French politician (born 1973)

Grégory Pascal Doucet (/fr/; born 22 August 1973) is a French humanitarian and politician who has served as Mayor of Lyon and a member of the Metropolitan Council of Lyon since 2020. He is a member of The Ecologists (LE), formerly Europe Ecology – The Greens (EELV).

==Career==
A humanitarian by occupation, Doucet was 27th on the list headed by Yannick Jadot in the 2019 European Parliament election in France.

===Mayor of Lyon===
On 12 September 2019, he was chosen in an internal primary to lead the Europe Ecology – The Greens list in Lyon in the 2020 municipal election, in which it received an absolute majority of the vote with 52.4% in the second round, defeating the lists led by Yann Cucherat of La République En Marche! and former Mayor Georges Képénékian. It placed first in seven of the nine arrondissements in the second round; Doucet stood as a candidate in the 3rd arrondissement.

Elected to the mayorship by the municipal council of Lyon on 4 July 2020, he became the first member of his party to assume the office. He is also a councillor of the Metropolis of Lyon, where he sits on the Committee on Finance, Institutions, Resources and Territorial Organisation.

_RECORDS_
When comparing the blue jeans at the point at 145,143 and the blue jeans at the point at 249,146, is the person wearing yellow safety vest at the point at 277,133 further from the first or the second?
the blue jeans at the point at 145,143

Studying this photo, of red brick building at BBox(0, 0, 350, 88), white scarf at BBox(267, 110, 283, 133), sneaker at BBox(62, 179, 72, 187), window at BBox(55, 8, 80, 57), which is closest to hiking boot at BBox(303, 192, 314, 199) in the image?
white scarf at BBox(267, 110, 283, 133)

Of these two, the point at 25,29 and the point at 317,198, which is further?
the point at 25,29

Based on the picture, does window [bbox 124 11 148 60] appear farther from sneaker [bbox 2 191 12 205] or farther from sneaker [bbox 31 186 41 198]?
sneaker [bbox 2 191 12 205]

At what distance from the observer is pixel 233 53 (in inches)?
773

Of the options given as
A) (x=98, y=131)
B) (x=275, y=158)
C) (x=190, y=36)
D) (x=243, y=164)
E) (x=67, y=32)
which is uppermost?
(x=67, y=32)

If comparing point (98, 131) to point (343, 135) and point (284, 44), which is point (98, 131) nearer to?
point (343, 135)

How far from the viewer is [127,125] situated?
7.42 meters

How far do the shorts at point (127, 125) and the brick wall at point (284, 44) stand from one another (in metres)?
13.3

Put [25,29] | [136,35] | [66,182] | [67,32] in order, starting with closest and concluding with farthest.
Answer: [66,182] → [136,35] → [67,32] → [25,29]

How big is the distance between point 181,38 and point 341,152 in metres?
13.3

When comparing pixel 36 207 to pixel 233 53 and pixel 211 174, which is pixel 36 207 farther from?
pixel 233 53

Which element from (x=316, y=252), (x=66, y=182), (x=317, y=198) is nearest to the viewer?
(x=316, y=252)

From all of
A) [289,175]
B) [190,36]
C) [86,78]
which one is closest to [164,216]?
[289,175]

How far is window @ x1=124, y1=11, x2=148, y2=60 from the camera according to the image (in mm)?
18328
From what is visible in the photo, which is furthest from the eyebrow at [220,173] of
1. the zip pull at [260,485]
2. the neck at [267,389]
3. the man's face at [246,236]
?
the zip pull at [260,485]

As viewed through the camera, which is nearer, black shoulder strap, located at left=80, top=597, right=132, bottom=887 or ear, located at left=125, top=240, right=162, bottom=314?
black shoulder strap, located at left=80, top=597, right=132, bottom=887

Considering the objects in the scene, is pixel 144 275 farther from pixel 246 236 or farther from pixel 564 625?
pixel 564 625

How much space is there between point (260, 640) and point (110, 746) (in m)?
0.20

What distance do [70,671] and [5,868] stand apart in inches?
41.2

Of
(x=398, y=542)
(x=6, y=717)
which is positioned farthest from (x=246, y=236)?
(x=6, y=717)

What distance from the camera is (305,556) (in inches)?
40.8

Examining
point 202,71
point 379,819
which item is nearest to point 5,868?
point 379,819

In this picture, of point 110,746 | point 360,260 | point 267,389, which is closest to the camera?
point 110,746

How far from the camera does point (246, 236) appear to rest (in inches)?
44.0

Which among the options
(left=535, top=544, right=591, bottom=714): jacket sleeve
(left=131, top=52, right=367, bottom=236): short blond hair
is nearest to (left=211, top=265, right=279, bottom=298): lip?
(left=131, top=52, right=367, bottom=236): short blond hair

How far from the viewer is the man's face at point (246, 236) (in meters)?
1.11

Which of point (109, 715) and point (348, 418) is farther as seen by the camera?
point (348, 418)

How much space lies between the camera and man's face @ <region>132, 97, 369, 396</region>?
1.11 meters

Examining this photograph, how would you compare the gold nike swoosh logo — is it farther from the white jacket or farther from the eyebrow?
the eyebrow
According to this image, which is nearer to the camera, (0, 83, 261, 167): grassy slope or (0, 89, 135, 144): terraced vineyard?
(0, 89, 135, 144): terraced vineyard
---
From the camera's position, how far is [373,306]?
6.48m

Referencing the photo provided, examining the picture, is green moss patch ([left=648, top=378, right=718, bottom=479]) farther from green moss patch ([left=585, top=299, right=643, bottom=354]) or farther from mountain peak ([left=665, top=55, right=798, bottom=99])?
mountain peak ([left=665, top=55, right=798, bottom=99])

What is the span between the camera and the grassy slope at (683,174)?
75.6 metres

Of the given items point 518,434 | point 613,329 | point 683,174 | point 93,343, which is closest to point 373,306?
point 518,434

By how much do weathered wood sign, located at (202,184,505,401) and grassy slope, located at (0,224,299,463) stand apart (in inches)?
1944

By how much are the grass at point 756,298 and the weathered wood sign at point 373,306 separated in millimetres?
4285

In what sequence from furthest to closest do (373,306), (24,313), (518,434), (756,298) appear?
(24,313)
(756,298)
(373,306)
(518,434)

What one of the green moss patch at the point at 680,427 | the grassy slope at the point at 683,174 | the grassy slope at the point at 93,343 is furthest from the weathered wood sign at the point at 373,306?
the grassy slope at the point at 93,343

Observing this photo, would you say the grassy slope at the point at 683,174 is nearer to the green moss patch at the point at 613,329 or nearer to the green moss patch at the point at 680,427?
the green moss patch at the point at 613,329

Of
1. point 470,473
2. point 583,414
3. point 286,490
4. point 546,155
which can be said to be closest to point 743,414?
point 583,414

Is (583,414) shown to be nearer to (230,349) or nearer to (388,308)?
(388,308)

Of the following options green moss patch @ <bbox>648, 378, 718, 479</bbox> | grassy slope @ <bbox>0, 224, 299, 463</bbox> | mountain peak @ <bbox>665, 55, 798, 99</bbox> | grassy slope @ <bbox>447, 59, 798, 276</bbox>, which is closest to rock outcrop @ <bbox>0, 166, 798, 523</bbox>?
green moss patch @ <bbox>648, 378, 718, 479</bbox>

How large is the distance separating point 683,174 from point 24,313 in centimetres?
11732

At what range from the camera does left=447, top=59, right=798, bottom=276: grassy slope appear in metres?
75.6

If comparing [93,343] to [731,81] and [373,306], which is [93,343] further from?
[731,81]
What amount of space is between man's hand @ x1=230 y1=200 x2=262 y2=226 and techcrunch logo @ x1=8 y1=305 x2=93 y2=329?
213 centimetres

_WHAT NEEDS TO BE DONE_
Answer these from the text about Grégory Doucet:
(a) What place did Doucet hold on the list headed by Yannick Jadot in the 2019 European Parliament election?
(b) What share of the vote did his list win in the second round of the 2020 municipal election in Lyon?
(c) On what date did the municipal council of Lyon elect him mayor?

_RESPONSE TO THE EXERCISE_
(a) 27th
(b) 52.4%
(c) 4 July 2020